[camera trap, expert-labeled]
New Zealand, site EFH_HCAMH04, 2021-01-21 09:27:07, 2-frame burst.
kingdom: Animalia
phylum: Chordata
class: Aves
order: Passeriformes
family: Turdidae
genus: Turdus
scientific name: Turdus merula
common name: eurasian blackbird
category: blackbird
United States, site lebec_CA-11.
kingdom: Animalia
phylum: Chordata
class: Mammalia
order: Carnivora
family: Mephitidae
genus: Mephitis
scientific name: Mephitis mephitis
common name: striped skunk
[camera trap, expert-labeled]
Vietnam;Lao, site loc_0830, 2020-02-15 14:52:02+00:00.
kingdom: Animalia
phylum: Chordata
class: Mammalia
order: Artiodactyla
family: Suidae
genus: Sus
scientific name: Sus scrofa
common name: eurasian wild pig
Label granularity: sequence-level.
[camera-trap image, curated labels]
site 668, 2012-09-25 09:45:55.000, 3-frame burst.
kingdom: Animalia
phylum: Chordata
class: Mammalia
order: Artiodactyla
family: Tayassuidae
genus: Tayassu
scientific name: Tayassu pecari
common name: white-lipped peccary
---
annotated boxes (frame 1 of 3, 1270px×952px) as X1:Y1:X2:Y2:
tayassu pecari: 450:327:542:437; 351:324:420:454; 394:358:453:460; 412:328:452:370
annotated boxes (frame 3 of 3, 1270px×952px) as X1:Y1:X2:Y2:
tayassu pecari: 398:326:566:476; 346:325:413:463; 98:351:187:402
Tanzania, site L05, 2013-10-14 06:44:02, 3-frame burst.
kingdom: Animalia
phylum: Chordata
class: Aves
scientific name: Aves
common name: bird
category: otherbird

-- -- --

What is needed is a word-for-word copy of the material above.

#### Result below
[camera trap, expert-labeled]
New Zealand, site EFH_HCAMH04, 2021-01-21 09:27:07, 2-frame burst.
kingdom: Animalia
phylum: Chordata
class: Aves
order: Passeriformes
family: Turdidae
genus: Turdus
scientific name: Turdus merula
common name: eurasian blackbird
category: blackbird
United States, site lebec_CA-11.
kingdom: Animalia
phylum: Chordata
class: Mammalia
order: Carnivora
family: Mephitidae
genus: Mephitis
scientific name: Mephitis mephitis
common name: striped skunk
[camera trap, expert-labeled]
Vietnam;Lao, site loc_0830, 2020-02-15 14:52:02+00:00.
kingdom: Animalia
phylum: Chordata
class: Mammalia
order: Artiodactyla
family: Suidae
genus: Sus
scientific name: Sus scrofa
common name: eurasian wild pig
Label granularity: sequence-level.
[camera-trap image, curated labels]
site 668, 2012-09-25 09:45:55.000, 3-frame burst.
kingdom: Animalia
phylum: Chordata
class: Mammalia
order: Artiodactyla
family: Tayassuidae
genus: Tayassu
scientific name: Tayassu pecari
common name: white-lipped peccary
---
annotated boxes (frame 1 of 3, 1270px×952px) as X1:Y1:X2:Y2:
tayassu pecari: 450:327:542:437; 351:324:420:454; 394:358:453:460; 412:328:452:370
annotated boxes (frame 3 of 3, 1270px×952px) as X1:Y1:X2:Y2:
tayassu pecari: 398:326:566:476; 346:325:413:463; 98:351:187:402
Tanzania, site L05, 2013-10-14 06:44:02, 3-frame burst.
kingdom: Animalia
phylum: Chordata
class: Aves
scientific name: Aves
common name: bird
category: otherbird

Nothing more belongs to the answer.